Being better. One day at a time.
I am a pessimist at heart. I tend to focus on the negative in both my personal and professional life. But I always strive to be the opposite. I want to look out in the world and see the inherent good in things. I used to be better at it, but the last three years emboldened the worst in so many. It becomes a challenge.
Even at my worst — my most desperate — I've never given up on the fight. Life is about the long game. While I'll never be able to enact any widespread change, I do know I can do small things to make the lives around me just a little better.
I started that move months ago on social media. I've stopped myself from posting negative takes on comics, movies, and shows numerous times. I strive to point out the great things I read or watch. It's easy to let the things that don't fall by the wayside.
Case in point: James Patterson by James Patterson, the new memoir by the ever-present writer. I've read Patterson before with little to praise, but his autobiography has proven immensely readable. I'm about halfway through as I write this, but the anecdotes from his early life are enough to get me to recommend the book.
In the last few weeks, I've strived to move that positivity to more personal interactions. I've grown into a person that doesn't suffer fools easily. I'm often fast to judge and distrust. But even in interacting with people with little or no respect for others, I strive to be kind. And I don't mean in the local way sometimes called Iowa Nice. I'm not going to stand aside and let people be outright awful. But I'm still going to strive to follow the ancient golden rule no matter how others treat me. We cannot fix anything by just saying "fuck 'em" to even the worst people. It's amazing how even an awful, tense situation can be cooled by simply being kind.

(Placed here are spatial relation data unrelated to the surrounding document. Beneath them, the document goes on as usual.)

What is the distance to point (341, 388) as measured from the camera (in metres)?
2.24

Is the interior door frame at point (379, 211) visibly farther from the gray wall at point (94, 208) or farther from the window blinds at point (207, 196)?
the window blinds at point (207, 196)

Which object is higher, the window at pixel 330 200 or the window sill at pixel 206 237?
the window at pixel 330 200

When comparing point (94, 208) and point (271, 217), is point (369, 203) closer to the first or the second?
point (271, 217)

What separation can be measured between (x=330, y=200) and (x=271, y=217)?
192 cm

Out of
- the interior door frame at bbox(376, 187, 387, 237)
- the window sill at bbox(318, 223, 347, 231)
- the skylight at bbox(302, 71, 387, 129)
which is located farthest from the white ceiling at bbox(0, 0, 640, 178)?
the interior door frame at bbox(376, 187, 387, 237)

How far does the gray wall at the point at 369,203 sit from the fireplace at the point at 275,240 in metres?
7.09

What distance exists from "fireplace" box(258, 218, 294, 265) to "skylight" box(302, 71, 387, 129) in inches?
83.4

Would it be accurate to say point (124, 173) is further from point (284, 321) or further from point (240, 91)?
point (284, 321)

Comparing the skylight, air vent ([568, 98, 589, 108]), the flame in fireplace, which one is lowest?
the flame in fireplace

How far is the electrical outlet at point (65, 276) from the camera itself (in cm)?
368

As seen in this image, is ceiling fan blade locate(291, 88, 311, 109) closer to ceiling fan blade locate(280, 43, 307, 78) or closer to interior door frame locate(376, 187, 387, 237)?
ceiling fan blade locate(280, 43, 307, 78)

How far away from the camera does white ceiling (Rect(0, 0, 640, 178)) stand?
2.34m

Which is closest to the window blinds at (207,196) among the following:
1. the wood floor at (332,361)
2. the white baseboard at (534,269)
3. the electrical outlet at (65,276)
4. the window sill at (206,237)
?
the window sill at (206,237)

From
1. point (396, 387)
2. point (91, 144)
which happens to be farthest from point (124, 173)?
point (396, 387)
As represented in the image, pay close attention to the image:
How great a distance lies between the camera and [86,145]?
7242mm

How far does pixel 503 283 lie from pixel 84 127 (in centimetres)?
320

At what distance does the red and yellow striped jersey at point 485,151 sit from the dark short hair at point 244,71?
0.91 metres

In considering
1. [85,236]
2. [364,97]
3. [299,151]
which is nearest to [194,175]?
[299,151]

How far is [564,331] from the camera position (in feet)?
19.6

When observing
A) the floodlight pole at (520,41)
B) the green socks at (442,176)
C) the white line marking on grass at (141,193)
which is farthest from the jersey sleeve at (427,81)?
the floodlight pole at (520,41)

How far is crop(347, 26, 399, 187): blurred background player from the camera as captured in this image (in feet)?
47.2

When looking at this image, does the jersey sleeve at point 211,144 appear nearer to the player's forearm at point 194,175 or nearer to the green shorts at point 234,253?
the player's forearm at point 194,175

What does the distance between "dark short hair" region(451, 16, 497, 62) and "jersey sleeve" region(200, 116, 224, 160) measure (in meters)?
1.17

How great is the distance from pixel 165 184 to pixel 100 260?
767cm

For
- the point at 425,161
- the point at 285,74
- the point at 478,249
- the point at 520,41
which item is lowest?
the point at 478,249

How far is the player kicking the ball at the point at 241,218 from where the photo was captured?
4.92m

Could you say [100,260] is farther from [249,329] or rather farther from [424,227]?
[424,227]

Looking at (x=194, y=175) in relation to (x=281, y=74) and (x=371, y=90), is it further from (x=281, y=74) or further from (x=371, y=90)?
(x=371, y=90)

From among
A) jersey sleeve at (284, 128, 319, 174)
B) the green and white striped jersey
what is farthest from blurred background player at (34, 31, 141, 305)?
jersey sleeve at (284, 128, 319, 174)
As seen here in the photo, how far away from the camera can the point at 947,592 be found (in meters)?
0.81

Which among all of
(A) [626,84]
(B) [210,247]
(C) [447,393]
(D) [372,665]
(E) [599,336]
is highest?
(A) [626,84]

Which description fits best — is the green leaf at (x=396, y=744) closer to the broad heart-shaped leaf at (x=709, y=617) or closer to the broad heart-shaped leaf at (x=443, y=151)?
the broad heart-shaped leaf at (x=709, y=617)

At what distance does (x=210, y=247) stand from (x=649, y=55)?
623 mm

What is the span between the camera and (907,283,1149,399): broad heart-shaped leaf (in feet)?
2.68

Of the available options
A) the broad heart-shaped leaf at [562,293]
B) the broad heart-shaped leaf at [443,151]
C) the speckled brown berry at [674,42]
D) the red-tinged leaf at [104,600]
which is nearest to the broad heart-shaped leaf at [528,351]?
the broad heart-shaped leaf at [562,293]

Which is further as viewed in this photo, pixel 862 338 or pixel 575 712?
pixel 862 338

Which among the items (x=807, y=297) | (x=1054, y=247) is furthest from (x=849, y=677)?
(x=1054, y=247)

I'm far from perfect. I've never pretended to be. I'll still fail. I'll still put my foot in my mouth. But just as the founding documents of this country didn't pretend to be infallible but instead strived for a "more perfect union," I plan to keep working on myself and my communities one day at a time. Maybe I'll never change anyone's mind. I don't know. But I want to put in the work to make things better rather than divide us even more.
It’s the only way I know to let my own heroism shine.